Lin et al. (2017b) revolutionized object detection by introducing a groundbreaking concept that enhances both accuracy and efficiency through a novel loss function. Rather than using the traditional cross-entropy loss, they proposed the Focal Loss function, which is specifically designed to address the challenges associated with class imbalance during training (Lin et al., 2017b). This innovation allows the single-stage RetinaNet object detector to achieve exceptional accuracy, particularly for small and densely packed objects in images. The model employs a robust backbone network architecture along with two specialized subnetworks, which operate seamlessly at multiple scales to detect objects with precision. The backbone processes input images of varying sizes to compute convolutional feature maps, while the subnetworks manage object classification: one is embedded within the backbone for feature extraction, and the other focuses on the bounding boxes of detected objects. Collectively, these components synergistically improve detection performance within this single-stage framework.

RetinaNet incorporates two pivotal upgrades: Focal Loss and Feature Pyramid Networks (FPN), which redefine its capabilities. Focal loss mitigates the impact of class imbalance caused by the prevalence of background classes or numerous anchor boxes, effectively diminishing the loss contributions of easy-to-classify samples while focusing on more complex cases. Meanwhile, by leveraging a multi-scale feature extraction strategy, FPN enables RetinaNet to excel across varying object scales. Constructing an image pyramid captures critical features at different layers, allowing for precise detection of objects regardless of size. However, the convolutional process within the CNN architecture naturally reduces feature map sizes at deeper layers, forming a hierarchical, pyramid-like structure that is ideal for multi-scale detection. Figure 9 provides a detailed illustration of the RetinaNet architecture, showcasing its innovative design.

Figure 9
www.frontiersin.org

Figure 9. Object detection using RetinaNet (Lin et al., 2017b).
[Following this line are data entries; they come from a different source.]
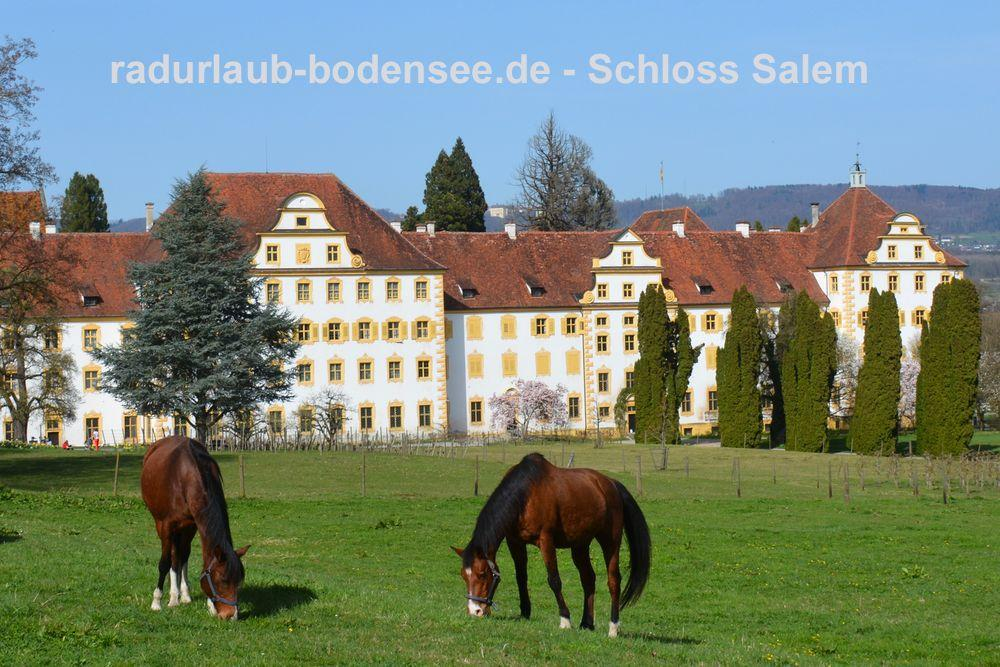 Cycling Lake Constance - Salem Castle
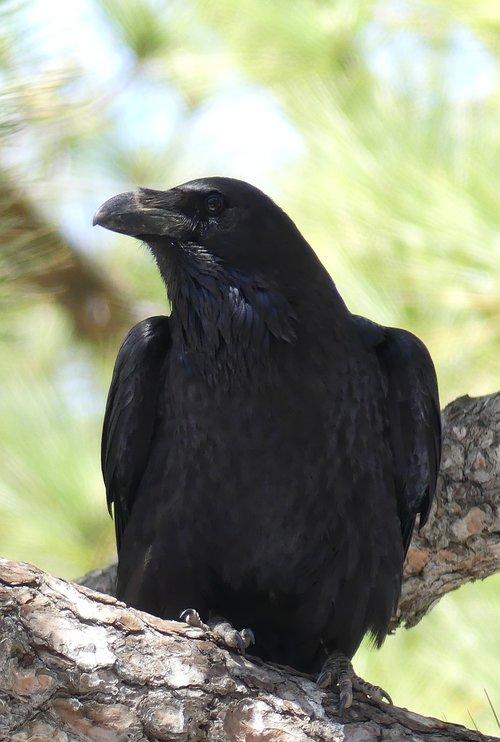 common raven  raven bird  songbird
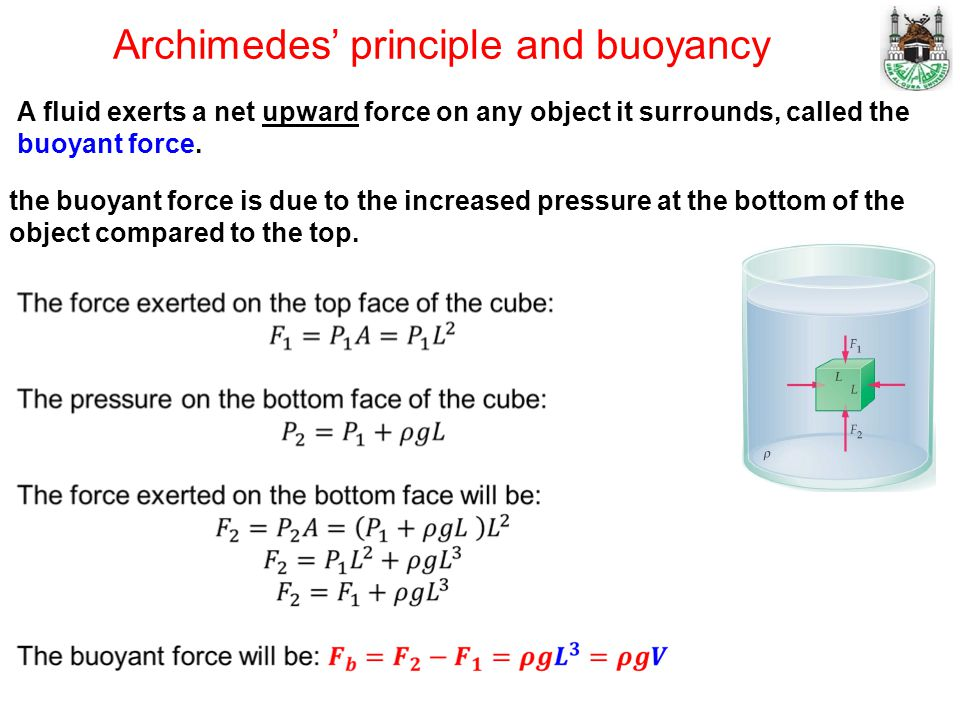 Archimedes' principle and buoyancy A fluid exerts a net upward force on any object it surrounds, called the buoyant force.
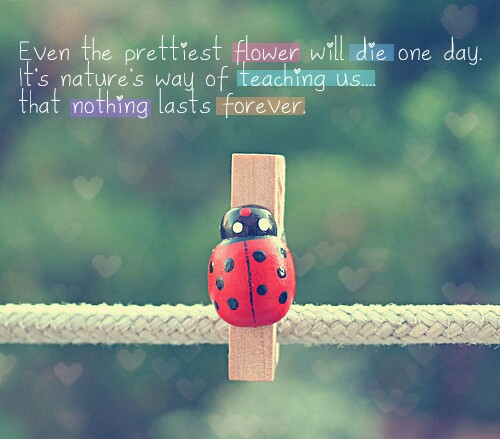 pretty flower quotes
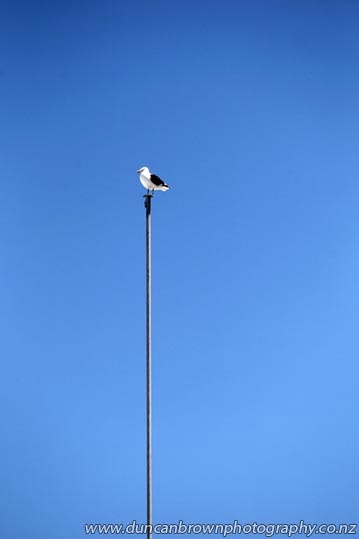 Flying the flag, gull on a flagpole in Emerson St, Napier photograph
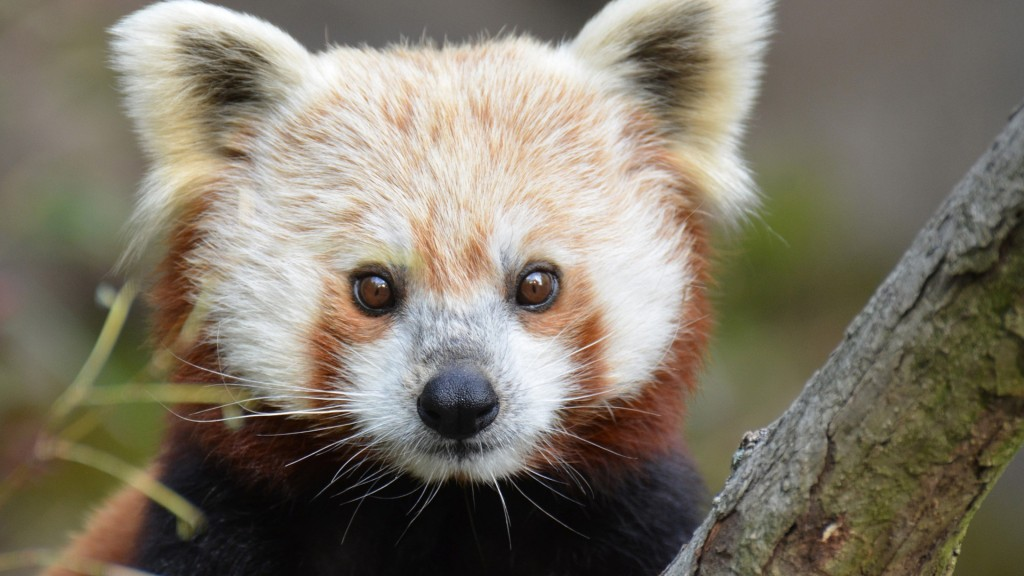 red-panda-wide-wallpaper-50828-52521-hd-wallpapers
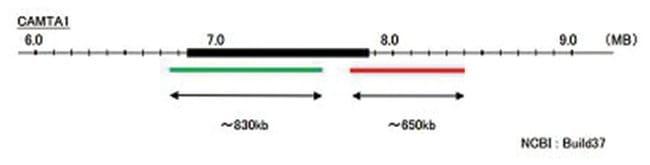 Abnova™CAMTA1 (Texas Red/FITC) Split FISH Probe 100 μL Abnova™CAMTA1 (Texas Red/FITC) Split FISH Probe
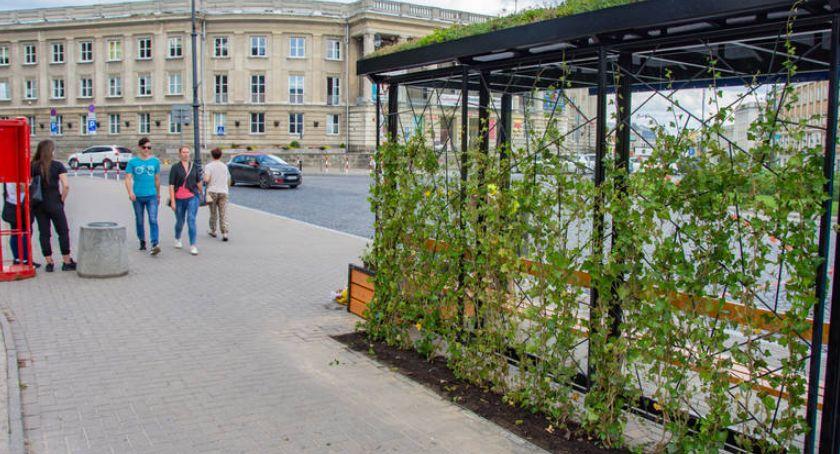 Wiadomości, Pierwsze zielone przystanki gotowe - zdjęcie, fotografia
In addition to YOLO, SSD, and RetinaNet, other similar one-stage architectures are used in object detection. Popular examples include SqueezeDet (Wu et al., 2017), DSSD (Fu et al., 2017), DenseNet (Huang et al., 2017), and CornerNet (Law and Deng, 2018). SqueezeNet enhances accuracy in large object detections with its fire module backbone architecture but is limited on mobile platforms. Deconvolutional layer SSD (DSSD) is more efficient for dense and smaller objects in images, utilizing multi-scale predictions for higher accuracy results. However, it consumes significant memory and has slower performance. DenseNet SSD incorporates the feature reuse concept within the SSD framework, serving as a balance between accuracy and resource utilization. CornerNet represents a unique style of object detection, identifying objects through keypoint estimation techniques that can accommodate rotated objects in images; nonetheless, its computational complexity is excessively high. PAA-SSD is the latest model that focuses on one specific type of system, integrating with various SSD model-based platforms to improve accuracy through the probabilistic anchor assignment technique. The results depend on the dataset used and the chosen backbone architecture. Additionally, it may increase the computational complexity of training based on the chosen platform, necessitating careful assignment. Table 3 illustrates different one-stage object detection techniques along with a comparative analysis. The variation in datasets for various object detections, taking into account not only size but also purpose, is considered for the results obtained.

Table 3
www.frontiersin.org

Table 3. Understanding of Different 1-Stage Object Detection Techniques beside YOLO.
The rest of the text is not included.